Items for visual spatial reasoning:
- - -
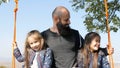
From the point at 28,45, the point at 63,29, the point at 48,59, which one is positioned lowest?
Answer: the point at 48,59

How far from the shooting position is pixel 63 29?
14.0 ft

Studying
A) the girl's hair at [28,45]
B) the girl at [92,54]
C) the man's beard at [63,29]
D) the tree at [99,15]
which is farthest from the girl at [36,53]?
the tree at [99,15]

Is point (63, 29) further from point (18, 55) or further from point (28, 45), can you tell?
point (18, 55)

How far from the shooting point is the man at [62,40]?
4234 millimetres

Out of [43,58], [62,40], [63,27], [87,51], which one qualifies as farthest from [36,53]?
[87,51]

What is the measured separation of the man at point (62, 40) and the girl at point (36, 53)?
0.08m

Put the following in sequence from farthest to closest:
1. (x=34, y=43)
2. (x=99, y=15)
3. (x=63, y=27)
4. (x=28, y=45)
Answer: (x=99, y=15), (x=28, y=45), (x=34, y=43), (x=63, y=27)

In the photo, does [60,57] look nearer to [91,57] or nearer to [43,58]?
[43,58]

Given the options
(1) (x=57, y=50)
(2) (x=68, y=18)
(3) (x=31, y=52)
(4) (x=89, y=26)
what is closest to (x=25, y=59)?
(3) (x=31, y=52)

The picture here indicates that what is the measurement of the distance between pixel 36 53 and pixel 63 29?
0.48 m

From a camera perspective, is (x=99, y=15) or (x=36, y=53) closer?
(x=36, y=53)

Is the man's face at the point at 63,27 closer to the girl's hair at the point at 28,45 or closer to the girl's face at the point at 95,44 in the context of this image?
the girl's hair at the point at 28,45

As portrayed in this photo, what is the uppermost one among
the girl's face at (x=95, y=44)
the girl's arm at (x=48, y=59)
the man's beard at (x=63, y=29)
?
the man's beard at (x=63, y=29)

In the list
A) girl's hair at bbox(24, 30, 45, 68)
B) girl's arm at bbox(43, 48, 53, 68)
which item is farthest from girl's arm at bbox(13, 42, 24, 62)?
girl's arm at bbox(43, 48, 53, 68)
- - -
__Task directions__: Reproduce every one of the records above word for word, leaving out the pictures.

__Correct result__:
From the point at 28,45, the point at 63,29, the point at 48,59, which one is positioned lowest?
Answer: the point at 48,59

How far from the shooting position is pixel 63 29?
14.0 ft

Studying
A) the girl's hair at [28,45]
B) the girl at [92,54]
C) the man's beard at [63,29]
D) the tree at [99,15]
which is farthest from the girl at [36,53]?
the tree at [99,15]

Is point (63, 29) further from point (18, 55) or further from point (28, 45), can you tell?
point (18, 55)

How far from the shooting point is the man at [62,40]?
4234 millimetres

Out of [43,58], [62,40], [63,27], [87,51], which one qualifies as farthest from [36,53]?
[87,51]

What is the measured separation of the man at point (62, 40) and the girl at point (36, 53)?
0.08m

Put the following in sequence from farthest to closest:
1. (x=34, y=43)
2. (x=99, y=15)
3. (x=63, y=27)
4. (x=28, y=45)
Answer: (x=99, y=15), (x=28, y=45), (x=34, y=43), (x=63, y=27)

In the photo, does [60,57] look nearer to [91,57] or nearer to [43,58]?
[43,58]

Given the options
(1) (x=57, y=50)
(2) (x=68, y=18)
(3) (x=31, y=52)
(4) (x=89, y=26)
what is closest to (x=25, y=59)?
(3) (x=31, y=52)

The picture here indicates that what is the measurement of the distance between pixel 36 53 and pixel 63 29?
0.48 m

From a camera perspective, is (x=99, y=15) or (x=36, y=53) closer?
(x=36, y=53)

Is the man's face at the point at 63,27 closer to the girl's hair at the point at 28,45 or closer to the girl's face at the point at 95,44 in the context of this image?
the girl's hair at the point at 28,45

As portrayed in this photo, what is the uppermost one among
the girl's face at (x=95, y=44)
the girl's arm at (x=48, y=59)
the man's beard at (x=63, y=29)
?
the man's beard at (x=63, y=29)

In the list
A) girl's hair at bbox(24, 30, 45, 68)
B) girl's arm at bbox(43, 48, 53, 68)
which item is farthest from girl's arm at bbox(13, 42, 24, 62)?
girl's arm at bbox(43, 48, 53, 68)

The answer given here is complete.